Es ähnelt äußerlich der Kamille, wird 30 bis 80 cm hoch und blüht von Juni bis September. In altmodischen Bauerngärten kommen oft Zierformen vor.

Mutterkraut wirkt je nach Zubereitung und Dosierung anregend, beruhigend, entzündungshemmend, durchblutungsfördernd, fiebersenkend, krampflösend, gefäßerweiternd und hormonregulierend. Es kann den Eisprung fördern, die Menstruation regulieren, Schmerzen während der Periode lindern, bei der Einleitung einer Geburt helfen und Wehen stimulieren. Außerdem wirkt es so ausgleichend auf den Hormonhaushalt, dass es auch Wechseljahresbeschwerden wirkungsvoll lindern kann.
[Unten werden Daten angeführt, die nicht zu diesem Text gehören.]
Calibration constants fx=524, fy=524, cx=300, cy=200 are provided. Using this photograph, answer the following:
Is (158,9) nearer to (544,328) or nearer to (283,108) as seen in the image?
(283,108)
Des Weiteren kann Mutterkraut zur Behandlung von Erkältungskrankheiten, Fieber, Verdauungsproblemen, Rheuma, Gicht sowie bei eitrigen Wunden und Insektenstichen verwendet werden. Seine ausgezeichnete Wirkung bei Migräne, die wohl auf seine gefäßerweiternden Eigenschaften zurückzuführen ist, ist erst kürzlich nachgewiesen worden.

Nur die krautigen Teile der Pflanze und die Blüten werden verwendet, nicht aber die Wurzeln. Eine Anwendung kann innerlich und äußerlich erfolgen; zu diesem Zweck wird Mutterkraut wahlweise als Tee oder als Tinktur zubereitet.